Along the southeast coast of Bangladesh is the Mohsin ship breaking yard where immense ocean freighters and tankers are torn apart by hundreds of gritty, lean, strong, bronze-skinned, men–by manual labor.
Using blow torches, sledgehammers and wedges they carve the mammouth steel whales into chunks just off shore.
After the huge pieces crash into the water like glaciers calving, they are winched onto shore where they are cut up into bite-size pieces weighing hundreds of pounds then lifted and hand-loaded by teams of guys who sing in rhythm as they walk lock-step carrying the very heavy inch-thick steel plates onto trucks to be sold (very profitably by the owners who live in huge mansions in town) as scrap metal across the country and Asia (with some reworked locally into ‘new’ ships).

Also pictured here is the breaking up a 7′ long 10″ thick bronze propeller blade (entire 3-blade propeller is about 15′ in diameter) using only sledgehammers, chisels and wedges. Ship breaking is done from 7 AM to 11 PM (same crew) with two half-hour breaks and an hour for lunch (supper is eaten after they go home at 11); 14 hours a day, 6-1/2 days a week (off half day Friday for religious observations). They are paid $1.25 per day.



 

Also see Atlantic Monthly 2002

CBS 60 Minutes special on shipbreaking in Chittagong

Report from International Federation for Human Rights

The following commentary was sent to GlobalGayz.com by a reader with experience in toxic waste:

I was an engineer and spent years getting these materials removed (very carefully) and they went to a special land fill site for disposal. Buried very very deep.

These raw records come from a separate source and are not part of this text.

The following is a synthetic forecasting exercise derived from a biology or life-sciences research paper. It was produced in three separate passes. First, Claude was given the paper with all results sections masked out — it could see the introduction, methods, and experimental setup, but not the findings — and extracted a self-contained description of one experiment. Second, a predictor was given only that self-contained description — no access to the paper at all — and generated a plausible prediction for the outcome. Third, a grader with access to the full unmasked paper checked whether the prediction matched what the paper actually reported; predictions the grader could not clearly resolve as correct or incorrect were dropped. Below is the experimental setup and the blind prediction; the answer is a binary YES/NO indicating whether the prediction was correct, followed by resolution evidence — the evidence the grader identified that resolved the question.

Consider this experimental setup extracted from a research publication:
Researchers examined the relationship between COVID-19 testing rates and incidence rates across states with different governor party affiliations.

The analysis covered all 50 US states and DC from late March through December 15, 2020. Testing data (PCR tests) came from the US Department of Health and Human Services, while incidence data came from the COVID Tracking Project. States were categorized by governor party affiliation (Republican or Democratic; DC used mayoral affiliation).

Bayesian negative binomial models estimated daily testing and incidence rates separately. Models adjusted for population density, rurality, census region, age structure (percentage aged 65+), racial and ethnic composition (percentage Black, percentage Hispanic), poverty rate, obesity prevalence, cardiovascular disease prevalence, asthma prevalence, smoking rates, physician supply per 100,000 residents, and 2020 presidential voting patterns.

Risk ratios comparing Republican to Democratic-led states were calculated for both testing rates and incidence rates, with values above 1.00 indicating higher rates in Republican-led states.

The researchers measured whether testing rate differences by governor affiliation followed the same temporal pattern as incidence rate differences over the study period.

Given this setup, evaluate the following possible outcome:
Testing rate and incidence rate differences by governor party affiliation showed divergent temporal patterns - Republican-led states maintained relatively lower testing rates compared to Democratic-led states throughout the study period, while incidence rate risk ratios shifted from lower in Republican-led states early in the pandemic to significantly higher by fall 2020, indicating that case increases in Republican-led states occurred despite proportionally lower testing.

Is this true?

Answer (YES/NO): NO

The PCBs went to a special incinerator. (They were used in electrical switch gear and transformers) It all cost an arm and a leg. The point I wanted to make to you is, it’s best to keep away from these sites. In theory one fibre of asbestos can cause cancer. You can even bring it home with you and contaminate your family. If you have any clothes from your holiday I recomment you dispose of them right away. In fact chuck everything away you can. Carefully clean all your gear, cameras, footwear, etc. It’s best if you don’t go near these places. Lung cancer is incureable and a very nasty way to die. It’s best not to go anywhere near any third world industries unless you have taken advice first from someone who knows.
You can be absolutely certain asbestos was present in those ships and equally certain it was not being disposed of properly, and the air would be full of the dust, it would disperse for miles with the wind and is totally indestructable, ie it can kill forever.You only know you’ve got it several years after exposure. I am not being alarmist, this is no joke. Up until the 1960’s asbestos was widely used for everything from pipe insulation to brakes and clutches in cars. When it was realised just how dangerous it is substitutes were found but there’s still millions of tons of the stuff out there.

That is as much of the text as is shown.